UNITED STATES
SECURITIES AND EXCHANGE COMMISSION
Washington, D.C. 20549
Form 8-K
CURRENT REPORT
PURSUANT TO SECTION 13 OR 15(d) OF THE
SECURITIES EXCHANGE ACT OF 1934
Date of Report (Date of earliest event reported) June 27, 2003
PORTLAND GENERAL ELECTRIC COMPANY
(Exact name of registrant as specified in its charter)
Oregon |
Commission File Number |
93-0256820 |
(State or other jurisdiction of incorporation or organization) |
1-5532-99 |
(I.R.S. Employer Identification No.) |
121 SW Salmon Street, Portland, Oregon 97204
(Address of principal executive offices) (zip code)
Registrant's telephone number, including area code: (503) 464-8000
Item 5. Other Events
Enron Chapter 11 Plan
On July 11, 2003, Enron Corp. (Enron) and its debtor-in-possession subsidiaries (collectively with the Company, the Debtors) filed their proposed joint Chapter 11 plan (the Plan) and related disclosure statement (the Disclosure Statement) with the U.S. Bankruptcy Court for the Southern District of New York (the Bankruptcy Court). The Plan and Disclosure Statement provide information about the assets that are in the bankruptcy estate and how the value of those assets will be distributed to the creditors.
Portland General Electric Company (PGE) is not one of the Debtors. However, the common stock of PGE held by Enron is part of the bankruptcy estate.
Enron is continuing the sale process for PGE. If PGE is not sold, under the Plan, the shares of PGE's common stock will be distributed over time to the Debtors' creditors.
The above description is a brief summary of information about PGE contained in the Plan and the Disclosure Statement, both of which are available at Enron's website located at www.enron.com/corp/por, and the Bankruptcy Court's website located at www.nysb.uscourts.gov.
Portland General Holdings, Inc. Bankruptcy
On June 27, 2003, Portland General Holdings, Inc. (PGH), a wholly owned subsidiary of Enron, filed to initiate bankruptcy proceedings under the federal Bankruptcy Code. The PGH filing has been consolidated with the Enron bankruptcy proceeding. None of PGH's subsidiaries are included in the bankruptcy filing. At March 31, 2003, PGE had outstanding accounts and notes receivable from PGH and its subsidiaries of $10 million, comprised of $2 million related to non-regulated asset sales, $4 million related to PGH employee benefit plans, $3 million for employee and other corporate governance services, and a $1 million loan to a PGH subsidiary. Of the total $10 million receivable balance, $5 million was due from PGH. Based on management's assessment of the realizability of these receivables from PGH and its subsidiaries, a reserve of $2 million was established in December 2002. PGE will continue to assess the collectibility of the above receivable balance.

##############################

Exercise A — Transcribe the Portland General Electric filing word for word, from "Enron is continuing" to "the Debtors' creditors.".
Exercise B — Go on with the Portland General Electric filing, starting after its last sentence.
The entries after this point have no connection to the Portland General Electric filing.

##############################

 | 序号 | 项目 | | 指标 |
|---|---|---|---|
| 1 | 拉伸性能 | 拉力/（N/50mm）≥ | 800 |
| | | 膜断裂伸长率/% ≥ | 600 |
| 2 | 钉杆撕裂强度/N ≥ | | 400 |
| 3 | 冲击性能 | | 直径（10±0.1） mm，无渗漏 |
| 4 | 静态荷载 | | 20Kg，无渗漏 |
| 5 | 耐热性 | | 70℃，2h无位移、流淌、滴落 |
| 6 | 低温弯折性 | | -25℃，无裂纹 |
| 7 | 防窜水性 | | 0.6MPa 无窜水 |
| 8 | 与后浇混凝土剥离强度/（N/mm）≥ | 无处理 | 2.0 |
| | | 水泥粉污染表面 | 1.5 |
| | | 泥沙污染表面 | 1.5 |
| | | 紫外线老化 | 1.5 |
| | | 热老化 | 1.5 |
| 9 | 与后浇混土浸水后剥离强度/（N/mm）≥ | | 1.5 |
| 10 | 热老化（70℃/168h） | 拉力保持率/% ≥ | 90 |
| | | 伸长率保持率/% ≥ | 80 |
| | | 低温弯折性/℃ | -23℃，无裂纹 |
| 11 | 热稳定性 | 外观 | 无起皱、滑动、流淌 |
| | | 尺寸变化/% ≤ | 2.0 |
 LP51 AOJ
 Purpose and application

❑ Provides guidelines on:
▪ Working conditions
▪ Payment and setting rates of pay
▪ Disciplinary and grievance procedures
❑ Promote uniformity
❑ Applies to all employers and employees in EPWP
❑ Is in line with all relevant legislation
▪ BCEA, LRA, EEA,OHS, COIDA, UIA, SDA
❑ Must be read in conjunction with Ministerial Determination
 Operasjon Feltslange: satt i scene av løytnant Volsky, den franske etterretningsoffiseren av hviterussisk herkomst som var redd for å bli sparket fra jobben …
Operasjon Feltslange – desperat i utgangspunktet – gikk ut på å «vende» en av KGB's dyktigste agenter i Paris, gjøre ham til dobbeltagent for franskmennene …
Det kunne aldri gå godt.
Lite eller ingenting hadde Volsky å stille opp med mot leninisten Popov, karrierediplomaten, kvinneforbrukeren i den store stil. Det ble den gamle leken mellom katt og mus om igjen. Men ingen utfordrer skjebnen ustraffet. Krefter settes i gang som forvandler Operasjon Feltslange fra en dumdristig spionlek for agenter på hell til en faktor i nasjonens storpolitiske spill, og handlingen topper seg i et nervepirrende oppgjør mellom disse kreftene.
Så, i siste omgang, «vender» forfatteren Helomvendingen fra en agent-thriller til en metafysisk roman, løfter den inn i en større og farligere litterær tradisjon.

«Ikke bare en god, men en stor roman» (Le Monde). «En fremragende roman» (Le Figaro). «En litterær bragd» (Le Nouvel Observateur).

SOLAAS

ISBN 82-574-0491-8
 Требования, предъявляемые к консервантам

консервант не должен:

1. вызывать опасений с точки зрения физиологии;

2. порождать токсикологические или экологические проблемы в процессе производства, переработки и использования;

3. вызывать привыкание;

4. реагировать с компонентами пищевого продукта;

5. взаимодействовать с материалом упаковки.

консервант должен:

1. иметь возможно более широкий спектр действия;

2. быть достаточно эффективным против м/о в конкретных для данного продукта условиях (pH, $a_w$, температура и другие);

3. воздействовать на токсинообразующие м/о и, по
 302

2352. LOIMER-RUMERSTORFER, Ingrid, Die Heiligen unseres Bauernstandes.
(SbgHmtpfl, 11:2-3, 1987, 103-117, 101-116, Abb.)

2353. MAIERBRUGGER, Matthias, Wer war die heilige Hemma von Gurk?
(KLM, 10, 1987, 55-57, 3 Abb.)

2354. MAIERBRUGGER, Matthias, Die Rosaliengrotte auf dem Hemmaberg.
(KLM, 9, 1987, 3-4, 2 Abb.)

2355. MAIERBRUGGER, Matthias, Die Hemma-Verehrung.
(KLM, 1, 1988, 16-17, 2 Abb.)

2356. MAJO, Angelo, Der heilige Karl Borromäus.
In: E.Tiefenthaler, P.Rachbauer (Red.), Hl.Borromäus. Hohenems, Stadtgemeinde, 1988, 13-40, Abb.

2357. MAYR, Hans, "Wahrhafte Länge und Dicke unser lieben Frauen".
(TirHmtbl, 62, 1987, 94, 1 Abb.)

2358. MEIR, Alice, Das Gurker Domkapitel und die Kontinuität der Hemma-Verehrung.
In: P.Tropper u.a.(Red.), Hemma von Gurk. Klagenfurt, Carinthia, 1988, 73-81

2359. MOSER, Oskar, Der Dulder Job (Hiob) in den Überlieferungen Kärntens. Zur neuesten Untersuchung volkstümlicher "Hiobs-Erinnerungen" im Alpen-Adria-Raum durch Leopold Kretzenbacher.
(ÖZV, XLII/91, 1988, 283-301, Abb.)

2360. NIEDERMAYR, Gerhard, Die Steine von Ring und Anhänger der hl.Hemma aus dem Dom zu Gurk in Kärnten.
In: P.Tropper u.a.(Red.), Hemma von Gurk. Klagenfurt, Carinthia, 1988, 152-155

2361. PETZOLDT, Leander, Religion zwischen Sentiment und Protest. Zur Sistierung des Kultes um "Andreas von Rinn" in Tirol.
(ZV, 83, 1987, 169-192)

##############################

Output A —
Enron is continuing the sale process for PGE. If PGE is not sold, under the Plan, the shares of PGE's common stock will be distributed over time to the Debtors' creditors.

Output B —
Legal Proceedings:
People of the State of Montana, ex rel. Mike McGrath, Attorney General of the State of Montana; Flathead Electric Cooperative, Inc., and Roes 1 through 100, inclusive v. Williams Energy Marketing and Trading Company; Reliant Energy Services, Inc; Duke Energy Trading and Marketing, LLC; Mirant Corporation; Enron Energy Services, Inc.; Enron Power Marketing, Inc., Morgan Stanley Capital Group, Inc.; Powerex; El Paso Merchant Energy; American Electric Power; Avista Corporation; Portland General Electric Company; BP Energy; Goldman Sachs Group, Inc. and Does1 through 100, Inclusive, Montana First Judicial District, Lewis and Clark County
On June 30, 2003, the Montana Attorney General filed a complaint in Montana state court against PGE and numerous named and unnamed generators, suppliers, traders, and marketers of electricity and natural gas in Montana. The Complaint alleges unfair and deceptive trade practices in violation of the Montana Unfair Trade and Practices and Consumer Protection Act, deception, fraud and intentional infliction of harm arising from various actions alleged to have been undertaken in the western wholesale electricity and natural gas markets during 2000 and 2001. The relief sought includes injunctive relief to prohibit the unlawful practices alleged, treble damages, general damages, interest, and attorney fees. No monetary amount is specified.
SIGNATURES
Pursuant to the requirements of the Securities Exchange Act of 1934, the registrant has duly caused this report to be signed on its behalf by the undersigned hereunto duly authorized.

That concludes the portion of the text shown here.